For most of his TCD career he was an elected representative of the non-fellow professors. Although he had little real interest in politics he voted, as a unionist, against a resolution by the board of TCD supporting the Anglo–Irish treaty (1922). The college board took the view that the interests of the college were best served by peace in the country. At the time Dixon wrote to Frederick Orpen Bower, professor of botany at the University of Glasgow, that ‘this country [Ireland] is done as a habitation for civilised man’ (letter to Bower, 20 May 1922).
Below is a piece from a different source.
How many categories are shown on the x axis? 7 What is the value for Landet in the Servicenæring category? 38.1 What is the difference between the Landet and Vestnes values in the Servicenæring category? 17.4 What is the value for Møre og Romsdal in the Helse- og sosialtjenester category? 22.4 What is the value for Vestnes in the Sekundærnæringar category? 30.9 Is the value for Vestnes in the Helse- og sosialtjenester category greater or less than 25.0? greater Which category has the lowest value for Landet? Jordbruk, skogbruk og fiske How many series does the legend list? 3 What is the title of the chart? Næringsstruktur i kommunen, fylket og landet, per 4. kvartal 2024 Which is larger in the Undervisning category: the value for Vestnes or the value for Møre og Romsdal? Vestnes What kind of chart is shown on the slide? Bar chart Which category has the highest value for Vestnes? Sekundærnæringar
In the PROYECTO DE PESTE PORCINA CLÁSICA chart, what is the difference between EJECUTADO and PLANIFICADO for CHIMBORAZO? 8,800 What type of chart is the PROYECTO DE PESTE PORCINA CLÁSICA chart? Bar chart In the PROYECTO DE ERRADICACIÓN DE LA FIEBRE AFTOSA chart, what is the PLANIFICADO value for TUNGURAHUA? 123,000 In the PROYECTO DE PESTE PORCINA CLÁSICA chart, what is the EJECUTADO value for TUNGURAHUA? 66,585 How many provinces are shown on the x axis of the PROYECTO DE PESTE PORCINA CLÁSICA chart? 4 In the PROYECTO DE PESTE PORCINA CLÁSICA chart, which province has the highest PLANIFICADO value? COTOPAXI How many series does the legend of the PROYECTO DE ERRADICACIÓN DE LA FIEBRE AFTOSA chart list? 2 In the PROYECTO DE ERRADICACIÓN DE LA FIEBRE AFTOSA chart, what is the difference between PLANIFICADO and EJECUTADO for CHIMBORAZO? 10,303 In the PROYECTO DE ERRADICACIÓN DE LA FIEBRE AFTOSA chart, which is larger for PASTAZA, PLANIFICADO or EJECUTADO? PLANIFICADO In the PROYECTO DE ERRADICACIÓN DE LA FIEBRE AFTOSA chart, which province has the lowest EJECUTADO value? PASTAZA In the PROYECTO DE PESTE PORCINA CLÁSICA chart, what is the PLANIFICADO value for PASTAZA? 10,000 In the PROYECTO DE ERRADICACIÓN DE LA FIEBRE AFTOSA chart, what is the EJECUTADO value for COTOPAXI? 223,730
That same year Dixon applied for the chair of botany at Edinburgh University, but decided not to go for a position in Bangor, north Wales, stating it was hard to sever his ties with Ireland.
A genial personality, in college he was remembered as courteous and reserved, mixing little with non-scientific colleagues. Outside academia he enjoyed tennis and playing the pianola. He particularly loved the music of Wagner. After initiating Joly to sailing on his small boat, he made many trips around the coasts of Ireland and Scotland on Joly's larger craft. On Joly's death Dixon was left his house, contents, and family heirlooms, and was asked by the Royal Society and Nature to write Joly's obituary.
He married (1907) Dorothea Mary Franks, a graduate of the RUI, who had entered TCD to study medicine. Her father was Sir John Franks (CB 1907). They had three sons, two of whom became scientific fellows of King's College, Cambridge. After his retirement (1949) Dixon and his wife spent a lot of time at their second home, Dooks, Co. Kerry, where they enjoyed swimming, golf, and sketching. Several trips were made abroad: Norway, Sweden (1950), and Italy (1952). Dixon died in his Dublin home, Somerset, Temple Road, 20 December 1953, aged 84.